Les huissiers sur place affirment que la pluralité des votes restants, dans cette ville d’environ 4 500 résidents, ira à l’Union des partis de droite – grâce au soutien écrasant des habitants Habad à Otzma Yehudit, la faction d’extrême-droite qui a fusionné avec l’alliance conclue au début de l’année entre l’Union nationale et HaBayit HaYehudi.
Pour Zachariah Tzabari, malgré tout, le parti non harédi ne présente aucun attrait. « Le Shas seulement ! », s’exclame-t-il alors qu’il sort du bureau de vote.
Cet homme de 86 ans dit soutenir depuis longtemps la faction ultra-orthodoxe mizrahie en raison de l’importance que le parti accorde aux questions religieuses. « C’est ça, le plus important. On est tous des Juifs, non ? », dit-il.
Tzabari n’a pas entendu parler des projets de Netanyahu pour la Cisjordanie, même s’il se montre finalement peu troublé par la nouvelle. « C’est bien, je pense, mais ça ne me touche pas vraiment ».

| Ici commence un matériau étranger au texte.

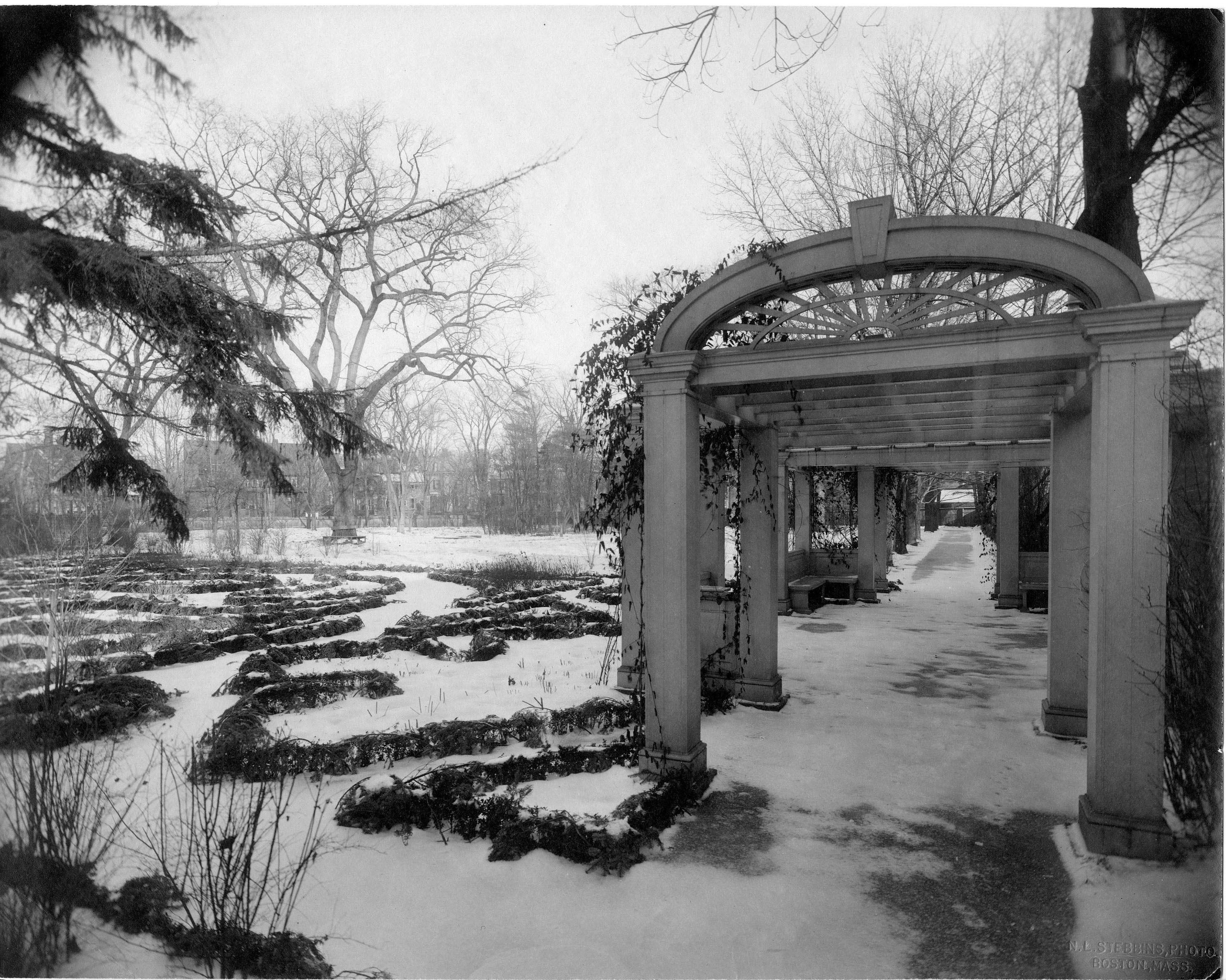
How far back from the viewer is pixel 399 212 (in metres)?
3.13

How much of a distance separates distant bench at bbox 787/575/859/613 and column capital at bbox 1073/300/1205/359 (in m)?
6.35

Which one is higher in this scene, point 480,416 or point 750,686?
point 480,416

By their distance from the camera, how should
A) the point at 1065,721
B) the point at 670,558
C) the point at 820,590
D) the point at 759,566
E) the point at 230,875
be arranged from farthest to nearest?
1. the point at 820,590
2. the point at 759,566
3. the point at 1065,721
4. the point at 670,558
5. the point at 230,875

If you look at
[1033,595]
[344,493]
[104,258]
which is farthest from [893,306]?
[1033,595]

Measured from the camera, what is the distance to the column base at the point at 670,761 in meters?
3.10

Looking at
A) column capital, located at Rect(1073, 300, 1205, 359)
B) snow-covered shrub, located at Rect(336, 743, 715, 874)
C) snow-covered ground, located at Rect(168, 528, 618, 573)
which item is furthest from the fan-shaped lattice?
snow-covered ground, located at Rect(168, 528, 618, 573)

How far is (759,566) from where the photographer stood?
4.61 m

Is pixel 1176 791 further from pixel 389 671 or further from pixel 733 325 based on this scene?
pixel 389 671

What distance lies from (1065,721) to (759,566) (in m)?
2.04

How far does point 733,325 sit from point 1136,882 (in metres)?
2.79

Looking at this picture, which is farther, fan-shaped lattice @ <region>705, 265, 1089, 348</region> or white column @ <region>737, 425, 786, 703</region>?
white column @ <region>737, 425, 786, 703</region>

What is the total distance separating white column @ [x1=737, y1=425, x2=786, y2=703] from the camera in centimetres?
456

Entrant dans le bureau de vote au moment où Tzabari s’en va, Orel Zanbar confie qu’après y avoir beaucoup réfléchi, il votera pour le Shas.
« La dernière fois, j’ai voté pour le Yachad », explique-t-il, se référant à un parti d’extrême-droite dirigé par l’ex-ministre Eli Yishai, ancien leader du Shas, qui n’était pas parvenu à franchir le seuil d’éligibilité en 2015. « Ce sont là mes valeurs, mais quand j’ai vu que le Shas rencontrait des difficultés dans les sondages, j’ai considéré qu’il était important de le soutenir parce que c’est ce parti qui se préoccupe le plus des communautés en difficulté comme celle-ci ».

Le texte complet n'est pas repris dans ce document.